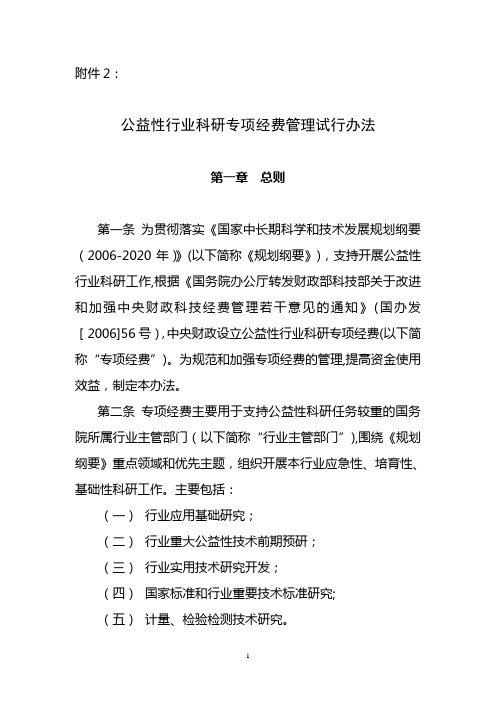 附件 2：

公益性行业科研专项经费管理试行办法

第一章　总则

第一条 为贯彻落实《国家中长期科学和技术发展规划纲要（2006-2020 年）》(以下简称《规划纲要》)，支持开展公益性行业科研工作,根据《国务院办公厅转发财政部科技部关于改进和加强中央财政科技经费管理若干意见的通知》(国办发［2006]56 号)，中央财政设立公益性行业科研专项经费(以下简称“专项经费”)。为规范和加强专项经费的管理,提高资金使用效益，制定本办法。

第二条 专项经费主要用于支持公益性科研任务较重的国务院所属行业主管部门（以下简称“行业主管部门”),围绕《规划纲要》重点领域和优先主题，组织开展本行业应急性、培育性、基础性科研工作。主要包括：

（一） 行业应用基础研究；

（二） 行业重大公益性技术前期预研；

（三） 行业实用技术研究开发；

（四） 国家标准和行业重要技术标准研究;

（五） 计量、检验检测技术研究。

1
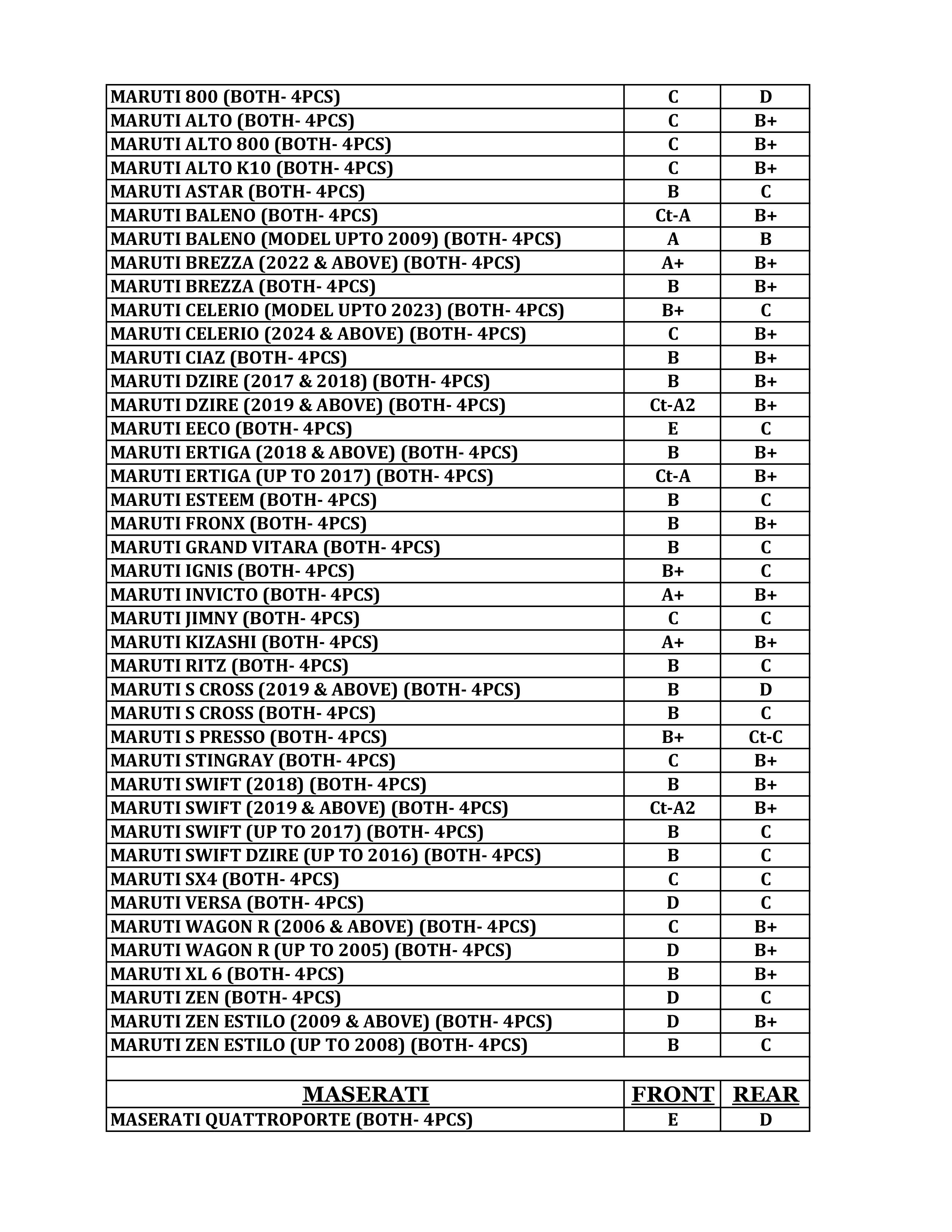 | | | |
|---|---|---|
| MARUTI 800 (BOTH- 4PCS) | C | D |
| MARUTI ALTO (BOTH- 4PCS) | C | B+ |
| MARUTI ALTO 800 (BOTH- 4PCS) | C | B+ |
| MARUTI ALTO K10 (BOTH- 4PCS) | C | B+ |
| MARUTI ASTAR (BOTH- 4PCS) | B | C |
| MARUTI BALENO (BOTH- 4PCS) | Ct-A | B+ |
| MARUTI BALENO (MODEL UPTO 2009) (BOTH- 4PCS) | A | B |
| MARUTI BREZZA (2022 & ABOVE) (BOTH- 4PCS) | A+ | B+ |
| MARUTI BREZZA (BOTH- 4PCS) | B | B+ |
| MARUTI CELERIO (MODEL UPTO 2023) (BOTH- 4PCS) | B+ | C |
| MARUTI CELERIO (2024 & ABOVE) (BOTH- 4PCS) | C | B+ |
| MARUTI CIAZ (BOTH- 4PCS) | B | B+ |
| MARUTI DZIRE (2017 & 2018) (BOTH- 4PCS) | B | B+ |
| MARUTI DZIRE (2019 & ABOVE) (BOTH- 4PCS) | Ct-A2 | B+ |
| MARUTI EECO (BOTH- 4PCS) | E | C |
| MARUTI ERTIGA (2018 & ABOVE) (BOTH- 4PCS) | B | B+ |
| MARUTI ERTIGA (UP TO 2017) (BOTH- 4PCS) | Ct-A | B+ |
| MARUTI ESTEEM (BOTH- 4PCS) | B | C |
| MARUTI FRONX (BOTH- 4PCS) | B | B+ |
| MARUTI GRAND VITARA (BOTH- 4PCS) | B | C |
| MARUTI IGNIS (BOTH- 4PCS) | B+ | C |
| MARUTI INVICTO (BOTH- 4PCS) | A+ | B+ |
| MARUTI JIMNY (BOTH- 4PCS) | C | C |
| MARUTI KIZASHI (BOTH- 4PCS) | A+ | B+ |
| MARUTI RITZ (BOTH- 4PCS) | B | C |
| MARUTI S CROSS (2019 & ABOVE) (BOTH- 4PCS) | B | D |
| MARUTI S CROSS (BOTH- 4PCS) | B | C |
| MARUTI S PRESSO (BOTH- 4PCS) | B+ | Ct-C |
| MARUTI STINGRAY (BOTH- 4PCS) | C | B+ |
| MARUTI SWIFT (2018) (BOTH- 4PCS) | B | B+ |
| MARUTI SWIFT (2019 & ABOVE) (BOTH- 4PCS) | Ct-A2 | B+ |
| MARUTI SWIFT (UP TO 2017) (BOTH- 4PCS) | B | C |
| MARUTI SWIFT DZIRE (UP TO 2016) (BOTH- 4PCS) | B | C |
| MARUTI SX4 (BOTH- 4PCS) | C | C |
| MARUTI VERSA (BOTH- 4PCS) | D | C |
| MARUTI WAGON R (2006 & ABOVE) (BOTH- 4PCS) | C | B+ |
| MARUTI WAGON R (UP TO 2005) (BOTH- 4PCS) | D | B+ |
| MARUTI XL 6 (BOTH- 4PCS) | B | B+ |
| MARUTI ZEN (BOTH- 4PCS) | D | C |
| MARUTI ZEN ESTILO (2009 & ABOVE) (BOTH- 4PCS) | D | B+ |
| MARUTI ZEN ESTILO (UP TO 2008) (BOTH- 4PCS) | B | C |
| | | |
| MASERATI | FRONT | REAR |
| MASERATI QUATTROPORTE (BOTH- 4PCS) | E | D |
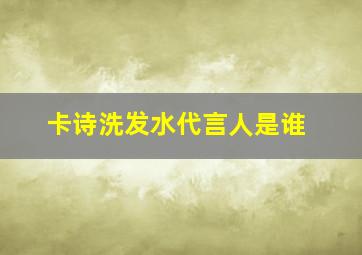 卡诗洗发水代言人是谁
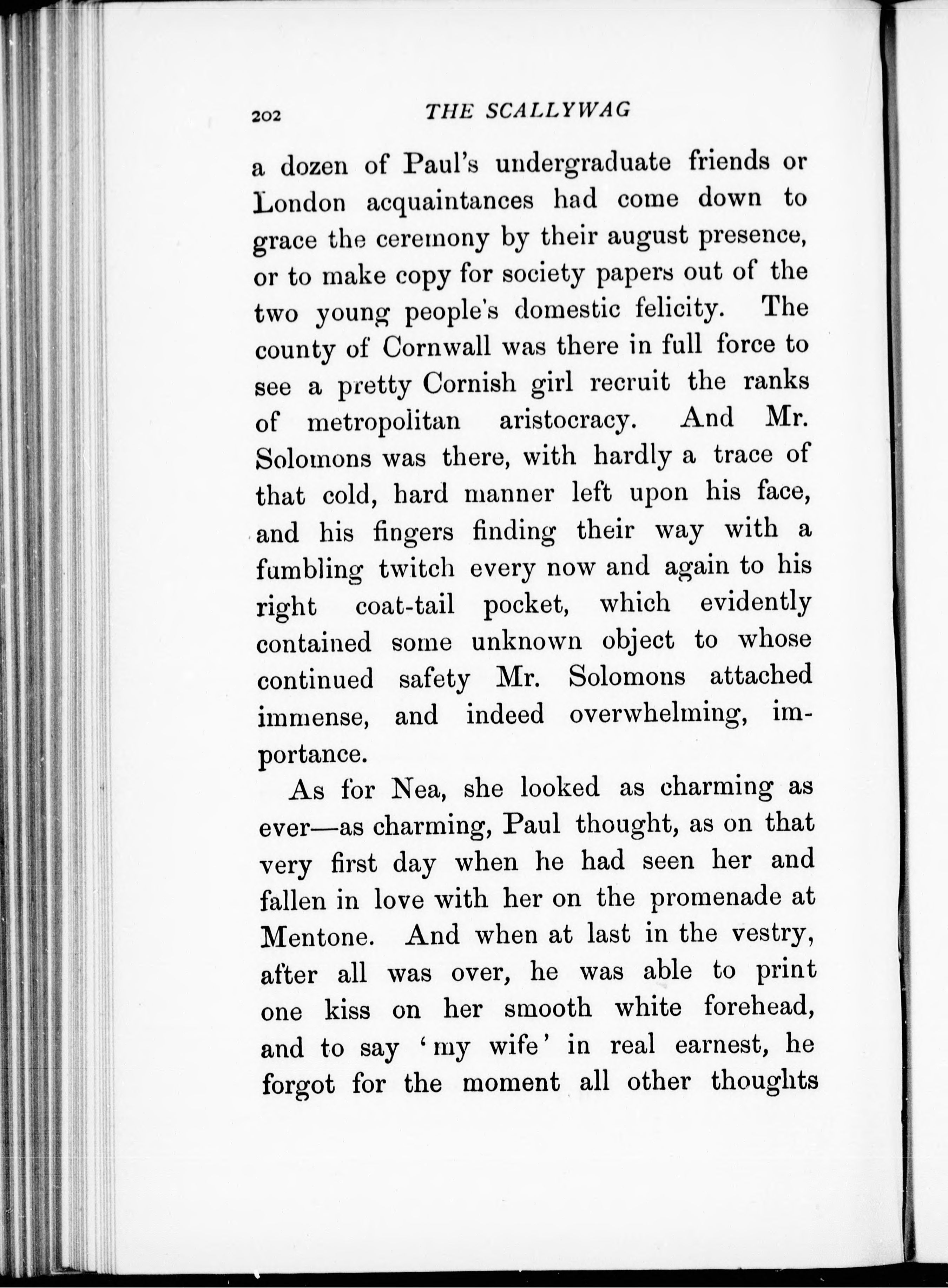 202 THE SCALLYWAG

a dozen of Paul's undergraduate friends or London acquaintances had come down to grace the ceremony by their august presence, or to make copy for society papers out of the two young people's domestic felicity. The county of Cornwall was there in full force to see a pretty Cornish girl recruit the ranks of metropolitan aristocracy. And Mr. Solomons was there, with hardly a trace of that cold, hard manner left upon his face, and his fingers finding their way with a fumbling twitch every now and again to his right coat-tail pocket, which evidently contained some unknown object to whose continued safety Mr. Solomons attached immense, and indeed overwhelming, importance.

As for Nea, she looked as charming as ever—as charming, Paul thought, as on that very first day when he had seen her and fallen in love with her on the promenade at Mentone. And when at last in the vestry, after all was over, he was able to print one kiss on her smooth white forehead, and to say 'my wife' in real earnest, he forgot for the moment all other thoughts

------

▶ ASSIGNMENT
Output every entry above verbatim, but leave out the pictures.

▶ EXERCISE SOLUTION
 附件 2：

公益性行业科研专项经费管理试行办法

第一章　总则

第一条 为贯彻落实《国家中长期科学和技术发展规划纲要（2006-2020 年）》(以下简称《规划纲要》)，支持开展公益性行业科研工作,根据《国务院办公厅转发财政部科技部关于改进和加强中央财政科技经费管理若干意见的通知》(国办发［2006]56 号)，中央财政设立公益性行业科研专项经费(以下简称“专项经费”)。为规范和加强专项经费的管理,提高资金使用效益，制定本办法。

第二条 专项经费主要用于支持公益性科研任务较重的国务院所属行业主管部门（以下简称“行业主管部门”),围绕《规划纲要》重点领域和优先主题，组织开展本行业应急性、培育性、基础性科研工作。主要包括：

（一） 行业应用基础研究；

（二） 行业重大公益性技术前期预研；

（三） 行业实用技术研究开发；

（四） 国家标准和行业重要技术标准研究;

（五） 计量、检验检测技术研究。

1
 | | | |
|---|---|---|
| MARUTI 800 (BOTH- 4PCS) | C | D |
| MARUTI ALTO (BOTH- 4PCS) | C | B+ |
| MARUTI ALTO 800 (BOTH- 4PCS) | C | B+ |
| MARUTI ALTO K10 (BOTH- 4PCS) | C | B+ |
| MARUTI ASTAR (BOTH- 4PCS) | B | C |
| MARUTI BALENO (BOTH- 4PCS) | Ct-A | B+ |
| MARUTI BALENO (MODEL UPTO 2009) (BOTH- 4PCS) | A | B |
| MARUTI BREZZA (2022 & ABOVE) (BOTH- 4PCS) | A+ | B+ |
| MARUTI BREZZA (BOTH- 4PCS) | B | B+ |
| MARUTI CELERIO (MODEL UPTO 2023) (BOTH- 4PCS) | B+ | C |
| MARUTI CELERIO (2024 & ABOVE) (BOTH- 4PCS) | C | B+ |
| MARUTI CIAZ (BOTH- 4PCS) | B | B+ |
| MARUTI DZIRE (2017 & 2018) (BOTH- 4PCS) | B | B+ |
| MARUTI DZIRE (2019 & ABOVE) (BOTH- 4PCS) | Ct-A2 | B+ |
| MARUTI EECO (BOTH- 4PCS) | E | C |
| MARUTI ERTIGA (2018 & ABOVE) (BOTH- 4PCS) | B | B+ |
| MARUTI ERTIGA (UP TO 2017) (BOTH- 4PCS) | Ct-A | B+ |
| MARUTI ESTEEM (BOTH- 4PCS) | B | C |
| MARUTI FRONX (BOTH- 4PCS) | B | B+ |
| MARUTI GRAND VITARA (BOTH- 4PCS) | B | C |
| MARUTI IGNIS (BOTH- 4PCS) | B+ | C |
| MARUTI INVICTO (BOTH- 4PCS) | A+ | B+ |
| MARUTI JIMNY (BOTH- 4PCS) | C | C |
| MARUTI KIZASHI (BOTH- 4PCS) | A+ | B+ |
| MARUTI RITZ (BOTH- 4PCS) | B | C |
| MARUTI S CROSS (2019 & ABOVE) (BOTH- 4PCS) | B | D |
| MARUTI S CROSS (BOTH- 4PCS) | B | C |
| MARUTI S PRESSO (BOTH- 4PCS) | B+ | Ct-C |
| MARUTI STINGRAY (BOTH- 4PCS) | C | B+ |
| MARUTI SWIFT (2018) (BOTH- 4PCS) | B | B+ |
| MARUTI SWIFT (2019 & ABOVE) (BOTH- 4PCS) | Ct-A2 | B+ |
| MARUTI SWIFT (UP TO 2017) (BOTH- 4PCS) | B | C |
| MARUTI SWIFT DZIRE (UP TO 2016) (BOTH- 4PCS) | B | C |
| MARUTI SX4 (BOTH- 4PCS) | C | C |
| MARUTI VERSA (BOTH- 4PCS) | D | C |
| MARUTI WAGON R (2006 & ABOVE) (BOTH- 4PCS) | C | B+ |
| MARUTI WAGON R (UP TO 2005) (BOTH- 4PCS) | D | B+ |
| MARUTI XL 6 (BOTH- 4PCS) | B | B+ |
| MARUTI ZEN (BOTH- 4PCS) | D | C |
| MARUTI ZEN ESTILO (2009 & ABOVE) (BOTH- 4PCS) | D | B+ |
| MARUTI ZEN ESTILO (UP TO 2008) (BOTH- 4PCS) | B | C |
| | | |
| MASERATI | FRONT | REAR |
| MASERATI QUATTROPORTE (BOTH- 4PCS) | E | D |
 卡诗洗发水代言人是谁
 202 THE SCALLYWAG

a dozen of Paul's undergraduate friends or London acquaintances had come down to grace the ceremony by their august presence, or to make copy for society papers out of the two young people's domestic felicity. The county of Cornwall was there in full force to see a pretty Cornish girl recruit the ranks of metropolitan aristocracy. And Mr. Solomons was there, with hardly a trace of that cold, hard manner left upon his face, and his fingers finding their way with a fumbling twitch every now and again to his right coat-tail pocket, which evidently contained some unknown object to whose continued safety Mr. Solomons attached immense, and indeed overwhelming, importance.

As for Nea, she looked as charming as ever—as charming, Paul thought, as on that very first day when he had seen her and fallen in love with her on the promenade at Mentone. And when at last in the vestry, after all was over, he was able to print one kiss on her smooth white forehead, and to say 'my wife' in real earnest, he forgot for the moment all other thoughts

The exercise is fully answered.